One U.S. regional bank spent four months on the technical build after adopting an AI loan-underwriting system—and then needed another fourteen months to actually put it into production. Six of those months went to defining the criteria under which underwriters would trust the AI's judgment, five to pinning down who was accountable when something went wrong, and three to preparing the documentation regulators required. Even once the technology is ready, if the organization doesn't move, the AI just sits there.

In a recent McKinsey analysis of AI transformation in banking, three experts say they saw this pattern again and again. At the moment AI shifts from "assistant" to "operator"—where it no longer waits for a person to review and decide but handles the work and produces the outcome itself—technical readiness is no longer the bottleneck. The blockage sits somewhere else. For Korea's middle managers and solo entrepreneurs, the pattern won't feel unfamiliar either.

When AI Becomes the Operator, the Nature of Error Changes

When AI is used as a tool, a person makes the final call. It drafts an email, summarizes a contract, tidies up data. A person looks at the result, judges it, and signs off. If the AI slips at this stage, the final reviewer catches it. The lines of accountability are relatively clear.
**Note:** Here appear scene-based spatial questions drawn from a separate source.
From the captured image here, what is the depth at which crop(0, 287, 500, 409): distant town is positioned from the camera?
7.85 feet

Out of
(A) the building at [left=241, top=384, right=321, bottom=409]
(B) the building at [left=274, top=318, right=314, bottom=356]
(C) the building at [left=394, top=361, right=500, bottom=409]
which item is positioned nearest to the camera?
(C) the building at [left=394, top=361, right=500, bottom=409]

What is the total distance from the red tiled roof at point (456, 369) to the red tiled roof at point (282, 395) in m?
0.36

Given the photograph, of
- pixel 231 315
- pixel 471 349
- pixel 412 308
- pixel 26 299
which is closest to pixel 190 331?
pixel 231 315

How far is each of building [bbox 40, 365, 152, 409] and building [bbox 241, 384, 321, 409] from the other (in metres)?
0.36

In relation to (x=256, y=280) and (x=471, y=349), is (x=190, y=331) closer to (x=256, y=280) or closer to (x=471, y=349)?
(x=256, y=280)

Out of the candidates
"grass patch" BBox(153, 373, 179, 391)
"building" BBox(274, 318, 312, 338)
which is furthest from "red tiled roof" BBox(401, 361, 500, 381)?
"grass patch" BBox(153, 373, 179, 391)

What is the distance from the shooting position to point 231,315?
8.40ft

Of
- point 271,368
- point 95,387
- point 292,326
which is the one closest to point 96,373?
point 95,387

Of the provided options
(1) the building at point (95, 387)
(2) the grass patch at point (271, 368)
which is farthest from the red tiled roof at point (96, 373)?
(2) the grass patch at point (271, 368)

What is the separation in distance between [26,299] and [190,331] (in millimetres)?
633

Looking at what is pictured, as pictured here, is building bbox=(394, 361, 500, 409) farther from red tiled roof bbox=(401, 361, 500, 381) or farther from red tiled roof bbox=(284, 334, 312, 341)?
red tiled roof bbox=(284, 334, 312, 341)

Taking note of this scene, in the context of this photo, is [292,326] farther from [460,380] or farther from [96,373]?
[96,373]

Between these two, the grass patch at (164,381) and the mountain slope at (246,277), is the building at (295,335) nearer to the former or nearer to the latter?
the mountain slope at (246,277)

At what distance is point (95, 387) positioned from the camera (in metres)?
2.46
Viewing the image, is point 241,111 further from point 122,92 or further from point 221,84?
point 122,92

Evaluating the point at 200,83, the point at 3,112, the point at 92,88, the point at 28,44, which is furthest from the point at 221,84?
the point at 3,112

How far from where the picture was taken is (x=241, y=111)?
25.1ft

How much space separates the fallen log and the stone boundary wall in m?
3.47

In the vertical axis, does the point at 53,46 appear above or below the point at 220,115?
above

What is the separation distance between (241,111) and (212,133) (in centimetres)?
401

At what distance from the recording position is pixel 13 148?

When AI becomes the operator, the flow changes. In banking, models are increasingly handling everything from the moment a loan application arrives to the approval or rejection notice—on their own. Triaging customer inquiries, detecting anomalous transactions, generating compliance documents: all of it is moving the same way. People step back into exception-handling and oversight roles. The AI makes decisions in bulk, and a person steps in only when something looks off.

Banks report internally that this shift cuts the time spent on repetitive document processing by 60 to 70 percent. At the same time, problems that didn't exist before begin to surface.

When AI takes over execution, the nature of error changes. When a person makes a mistake, it's that person's mistake. When the AI makes one, whose mistake is it—the team that built the model, the executives who decided to deploy it, or the employee assigned to supervise it? An organization that can't answer that question clearly can't put AI into live operations. The McKinsey report names this question of accountability as the very first design problem that has to be solved.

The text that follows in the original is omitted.